> [STATED TASK] Write out the whole listing again, exactly as given.

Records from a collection
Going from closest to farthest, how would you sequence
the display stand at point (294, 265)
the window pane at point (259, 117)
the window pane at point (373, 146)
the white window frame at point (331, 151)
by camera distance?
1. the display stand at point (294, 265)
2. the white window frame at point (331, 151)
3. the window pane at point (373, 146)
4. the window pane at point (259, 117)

> [WRITTEN SOLUTION]
Going from closest to farthest, how would you sequence
the display stand at point (294, 265)
the window pane at point (259, 117)
the window pane at point (373, 146)
the white window frame at point (331, 151)
by camera distance?
1. the display stand at point (294, 265)
2. the white window frame at point (331, 151)
3. the window pane at point (373, 146)
4. the window pane at point (259, 117)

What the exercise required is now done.